February 11th, 2004, 12:21 pm

hi people, I've been recently assigned a project from a back office manager in order to help with some data collection (i should have kept my mouth closed when at the pub). apparently these people collect data from pdf and save them in excel in a certain format. Problem is that pdf is probably the worst filetype one can work with. To add insult to injury the data in pdfs do not always have the same format. I was wondering whether anyone has worked with any reliable tool that converts pdfs to excel. I have come across a few progs on the net but most of them seem to be making a real mess out of the initial file. any ideas on how to approach the problem? my first thought is to get some tool that extracts the data from the pdf and then use vba to put them in order. a long shot... is there a prog language specific to pdf (like vba is to excel and access)? any suggestion to solve the problem would be highly valued
 
User avatar
player
Posts: 0
Joined: August 5th, 2002, 10:00 am

PDF to excel

September 15th, 2006, 11:29 am

Anyone else know how to do it for free??
 
User avatar
zeta
Posts: 26
Joined: September 27th, 2005, 3:25 pm
Location: Houston, TX
Contact:

PDF to excel

September 15th, 2006, 11:42 am

do you just want to extract/target tabulated data? As it happens I have been working on a database project, extracting data from PDF images etc, but my work has been more slanted towards converting 2d plots of data into numbers and strings
 
User avatar
player
Posts: 0
Joined: August 5th, 2002, 10:00 am

PDF to excel

September 15th, 2006, 1:54 pm

basically a table from a pdf document..I tried copying and pasting but it doesnt recognise the individual columns...
 
User avatar
PointerLover
Posts: 0
Joined: March 1st, 2006, 4:14 pm

PDF to excel

September 15th, 2006, 5:12 pm

I recently had a similiar problem.. I wanted to import a data table from a PDF file into Excel.. I solved it as follows:- start the Xpdf (http://www.foolabs.com/xpdf/download.html) program "pdftotext.exe" via vba passing the required parameters (input-file / output-file) to convert the .pdf to a pure text-file without any formatting- read this text file line by line until one of the column-headers (which are always the same in my case) is found- now read the following lines and assume that the different columns are seperated by blanksMaybe not the cleanest solution but it works fine and was easy to implement..
Last edited by PointerLover on September 14th, 2006, 10:00 pm, edited 1 time in total.
 
User avatar
csa
Posts: 0
Joined: February 21st, 2003, 3:16 am

PDF to excel

September 16th, 2006, 3:33 am

Some newer versions of Acrobat (I believe 6 and higher if I'm not mistaken) will let you do something like "Copy As Table" from a PDF. Then, you can paste it into Excel as you would do normally (i.e.
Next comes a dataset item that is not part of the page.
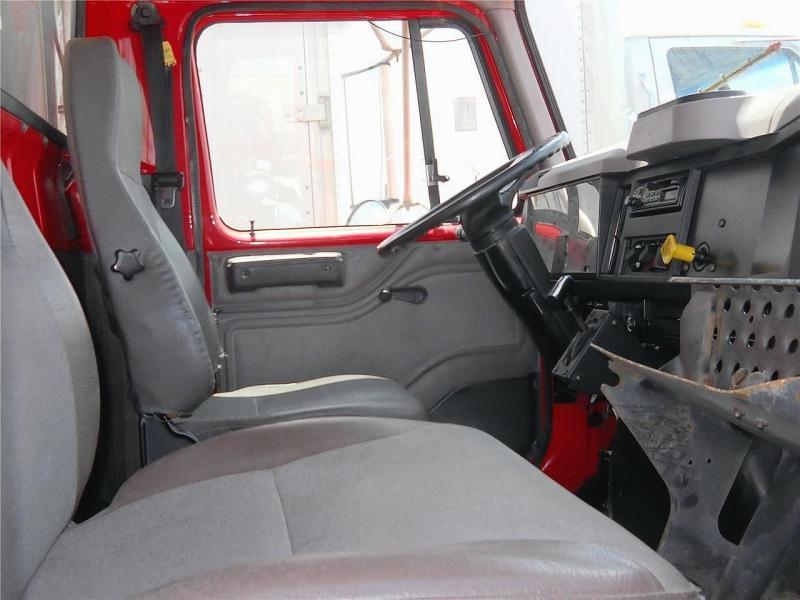 2001 International 4900 - 8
CTRL+V) and it will preserve the columns. There may be some tricky issues depending on the PDF, so you may have to fiddle around with it. For example, you may have to copy and paste the headers separately because for some reason there are some headers that are not recognized as columns which mess up the paste. Although that would require you two steps, it sure beats re-typing the whole table.